> _What to work on_
Could you transcribe every record below exactly as written, excluding the pictures?

# # # #

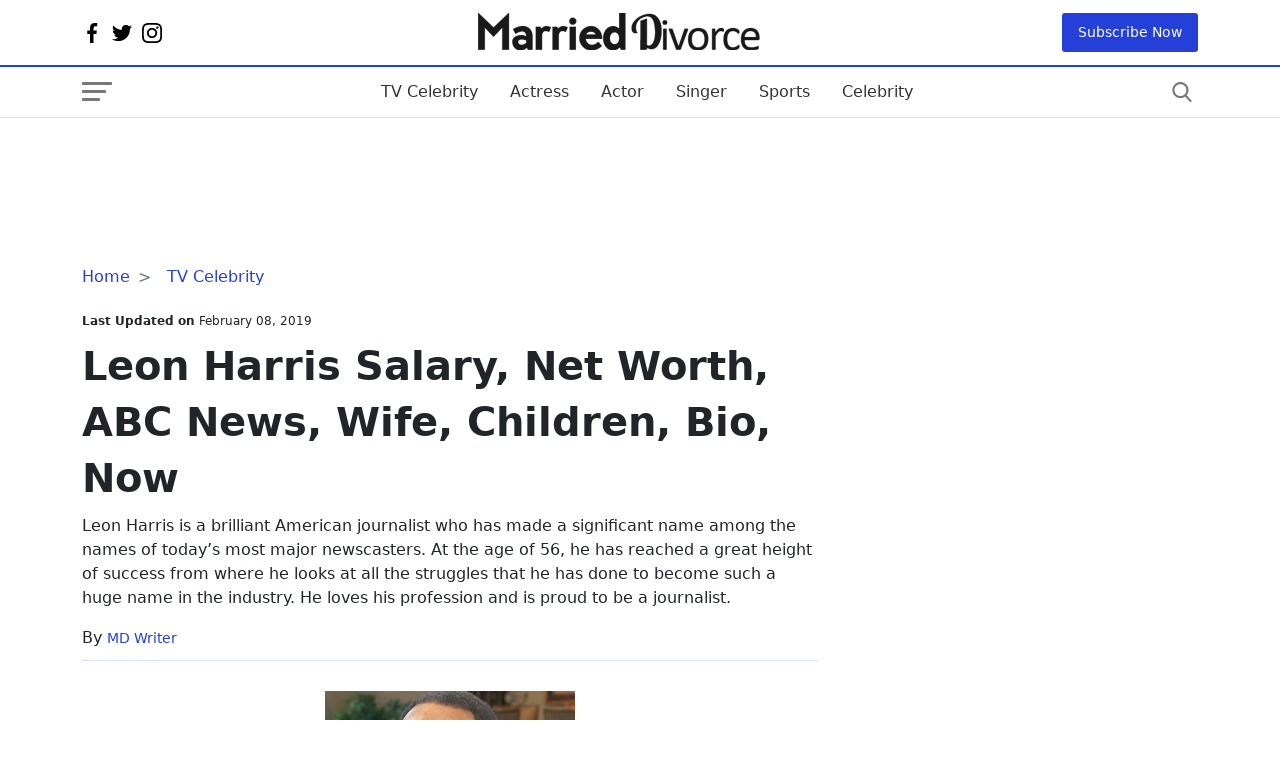

--- FILE ---
content_type: text/html; charset=utf-8
request_url: https://www.google.com/recaptcha/api2/aframe
body_size: 266
content:
<!DOCTYPE HTML><html><head><meta http-equiv="content-type" content="text/html; charset=UTF-8"></head><body><script nonce="q90b5m_o7OWn2sa4tHFbKQ">/** Anti-fraud and anti-abuse applications only. See google.com/recaptcha */ try{var clients={'sodar':'https://pagead2.googlesyndication.com/pagead/sodar?'};window.addEventListener("message",function(a){try{if(a.source===window.parent){var b=JSON.parse(a.data);var c=clients[b['id']];if(c){var d=document.createElement('img');d.src=c+b['params']+'&rc='+(localStorage.getItem("rc::a")?sessionStorage.getItem("rc::b"):"");window.document.body.appendChild(d);sessionStorage.setItem("rc::e",parseInt(sessionStorage.getItem("rc::e")||0)+1);localStorage.setItem("rc::h",'1769912574501');}}}catch(b){}});window.parent.postMessage("_grecaptcha_ready", "*");}catch(b){}</script></body></html>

# # # #

> _Response to this task_
--- FILE ---
content_type: text/html; charset=utf-8
request_url: https://www.google.com/recaptcha/api2/aframe
body_size: 266
content:
<!DOCTYPE HTML><html><head><meta http-equiv="content-type" content="text/html; charset=UTF-8"></head><body><script nonce="q90b5m_o7OWn2sa4tHFbKQ">/** Anti-fraud and anti-abuse applications only. See google.com/recaptcha */ try{var clients={'sodar':'https://pagead2.googlesyndication.com/pagead/sodar?'};window.addEventListener("message",function(a){try{if(a.source===window.parent){var b=JSON.parse(a.data);var c=clients[b['id']];if(c){var d=document.createElement('img');d.src=c+b['params']+'&rc='+(localStorage.getItem("rc::a")?sessionStorage.getItem("rc::b"):"");window.document.body.appendChild(d);sessionStorage.setItem("rc::e",parseInt(sessionStorage.getItem("rc::e")||0)+1);localStorage.setItem("rc::h",'1769912574501');}}}catch(b){}});window.parent.postMessage("_grecaptcha_ready", "*");}catch(b){}</script></body></html>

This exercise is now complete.